Der Wechsel-Poker beginnt
Lewandowski hat viel Grund zum Feiern – Stürmer sorgt aber für Unmut beim FC Bayern
- Sein letztes Solo führte Robert Lewandowski gemächlichen Schrittes vor die Fankurve. Noch auf dem Rasen in Wolfsburg erhielt der Mittelstürmer das jährliche Zeugnis seines Könnens, die Torjägerkanone. Bereits die siebte seiner Karriere, das schaffte vor ihm lediglich der legendäre Gerd Müller, der Bomber der Nation (†75). Diesmal übertraf Lewandowski keinen Rekord wie in der vergangenen Spielzeit mit 41 Treffern, erzielte jedoch seine zweitbeste Ausbeute: 35 Tore. Und das letzte, per Kopf auf Flanke von Thomas Müller, zum 2:0 beim 2:2 der Bayern bei den Wölfen war ihm augenscheinlich sehr wichtig.
Weil es ein Abschiedstor trotz seines Vertrages bis 2023 war? Mit feuchten Augen winkte der 33-Jährige gerührt den Anhängern zu. Acht Jahre bei Bayern, nun fünfmal hintereinander Torschützenkönig, in den letzten beiden Jahren Deutschlands Fußballer des Jahres. Mit den Bayern hat der Pole sämtliche nationale und internationale Titel abgeräumt – was soll er mit den Münchnern noch gewinnen? Offenbar hat er neue Ziele. Zum ersten Mal den Titel in Spaniens „La Liga“mit dem FC Barcelona zu gewinnen, dürfte für Lewandowski ein größerer Anreiz sein, als 2023 seine neunte Meisterschale in Serie zu holen. Ist der Kosmos FC Bayern für den Fifa-Weltfußballer plötzlich zu klein?

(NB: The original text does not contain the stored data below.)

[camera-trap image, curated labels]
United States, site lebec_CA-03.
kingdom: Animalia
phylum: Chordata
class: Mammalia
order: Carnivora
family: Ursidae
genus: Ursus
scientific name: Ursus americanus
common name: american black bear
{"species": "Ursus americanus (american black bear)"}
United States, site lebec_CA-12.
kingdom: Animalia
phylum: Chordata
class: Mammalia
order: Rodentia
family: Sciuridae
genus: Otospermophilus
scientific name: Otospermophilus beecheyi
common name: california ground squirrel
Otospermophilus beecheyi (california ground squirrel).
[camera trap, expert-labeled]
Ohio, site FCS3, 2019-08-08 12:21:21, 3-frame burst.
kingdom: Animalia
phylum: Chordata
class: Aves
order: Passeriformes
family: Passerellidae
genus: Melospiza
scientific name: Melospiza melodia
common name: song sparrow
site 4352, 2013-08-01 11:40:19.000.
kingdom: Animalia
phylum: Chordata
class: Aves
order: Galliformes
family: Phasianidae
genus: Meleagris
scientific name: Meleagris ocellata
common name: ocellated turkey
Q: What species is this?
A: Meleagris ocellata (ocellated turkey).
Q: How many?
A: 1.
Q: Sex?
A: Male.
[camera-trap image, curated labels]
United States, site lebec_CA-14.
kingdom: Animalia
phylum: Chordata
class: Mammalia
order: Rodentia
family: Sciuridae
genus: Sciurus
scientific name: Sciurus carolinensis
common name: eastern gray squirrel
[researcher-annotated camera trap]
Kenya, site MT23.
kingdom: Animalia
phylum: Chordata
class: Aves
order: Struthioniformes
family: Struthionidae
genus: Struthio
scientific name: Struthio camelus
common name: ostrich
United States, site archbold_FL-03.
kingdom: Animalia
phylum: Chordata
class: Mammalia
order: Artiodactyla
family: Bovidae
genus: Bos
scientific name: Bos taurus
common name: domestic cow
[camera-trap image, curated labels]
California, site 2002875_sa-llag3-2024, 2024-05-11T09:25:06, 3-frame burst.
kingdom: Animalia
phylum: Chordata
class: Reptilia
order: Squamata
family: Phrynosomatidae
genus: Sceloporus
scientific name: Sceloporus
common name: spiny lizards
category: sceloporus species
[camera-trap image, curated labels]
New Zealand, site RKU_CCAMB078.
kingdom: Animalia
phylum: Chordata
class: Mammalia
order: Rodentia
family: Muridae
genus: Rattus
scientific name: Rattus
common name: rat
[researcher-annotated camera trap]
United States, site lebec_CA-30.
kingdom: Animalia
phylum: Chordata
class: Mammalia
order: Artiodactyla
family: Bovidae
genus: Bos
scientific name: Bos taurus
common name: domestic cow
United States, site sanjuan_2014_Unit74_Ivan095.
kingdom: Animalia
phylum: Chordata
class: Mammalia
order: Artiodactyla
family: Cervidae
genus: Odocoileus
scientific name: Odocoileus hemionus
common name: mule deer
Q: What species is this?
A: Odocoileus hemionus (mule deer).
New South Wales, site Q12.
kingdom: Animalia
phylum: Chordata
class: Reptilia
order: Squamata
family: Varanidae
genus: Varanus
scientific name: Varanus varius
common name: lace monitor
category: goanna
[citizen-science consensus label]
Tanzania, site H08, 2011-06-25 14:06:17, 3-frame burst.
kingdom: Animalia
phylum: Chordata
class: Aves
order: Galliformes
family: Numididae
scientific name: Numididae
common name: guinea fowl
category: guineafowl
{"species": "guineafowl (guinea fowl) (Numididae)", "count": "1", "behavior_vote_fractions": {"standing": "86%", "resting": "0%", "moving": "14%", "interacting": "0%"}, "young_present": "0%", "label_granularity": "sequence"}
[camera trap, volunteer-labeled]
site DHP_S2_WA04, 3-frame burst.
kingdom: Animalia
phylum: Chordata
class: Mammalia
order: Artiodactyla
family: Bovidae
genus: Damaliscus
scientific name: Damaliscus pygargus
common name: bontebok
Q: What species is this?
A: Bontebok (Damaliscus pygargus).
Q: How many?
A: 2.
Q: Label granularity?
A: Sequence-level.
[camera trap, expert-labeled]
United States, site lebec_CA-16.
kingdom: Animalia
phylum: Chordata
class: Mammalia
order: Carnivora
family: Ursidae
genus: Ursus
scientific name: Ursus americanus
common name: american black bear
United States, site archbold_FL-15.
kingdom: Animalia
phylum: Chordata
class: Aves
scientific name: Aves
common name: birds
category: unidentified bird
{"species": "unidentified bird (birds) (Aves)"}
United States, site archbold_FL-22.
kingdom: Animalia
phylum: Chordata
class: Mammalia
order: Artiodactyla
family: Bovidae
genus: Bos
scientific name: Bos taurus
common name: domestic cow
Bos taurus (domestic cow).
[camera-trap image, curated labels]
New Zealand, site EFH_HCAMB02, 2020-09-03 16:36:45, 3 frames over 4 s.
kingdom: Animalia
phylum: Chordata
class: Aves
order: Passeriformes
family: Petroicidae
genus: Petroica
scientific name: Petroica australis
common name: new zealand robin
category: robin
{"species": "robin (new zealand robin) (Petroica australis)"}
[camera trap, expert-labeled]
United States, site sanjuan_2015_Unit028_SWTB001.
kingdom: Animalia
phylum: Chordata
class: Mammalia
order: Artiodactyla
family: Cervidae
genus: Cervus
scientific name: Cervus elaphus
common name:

„Es ist gut möglich, dass dies mein letztes Spiel für Bayern war“, sagte Lewandowski im Interview mit der Streaming-Plattform Viaplay Sport Polska und fügte hinzu: „Wir müssen die beste Lösung für mich und den Verein finden.“Soll heißen: Eine dem Verein passende Ablösesumme in Höhe von rund 35 bis 40 Millionen Euro erzielen, um ihn ein Jahr vor Vertragsende ziehen zu lassen. Angeblich lockt der FC Barcelona mit einem Dreijahreskontrakt. Dass er bei Bayern über 2023 hinaus nicht verlängern möchte, hat er den Bossen vergangene Woche mitgeteilt. Gab es überhaupt ein Angebot? Dazu Lewandowski: „Ich habe kein Angebot bekommen.“So oder so – er will weg. Damit haben das Pokern und das übliche Spiel begonnen.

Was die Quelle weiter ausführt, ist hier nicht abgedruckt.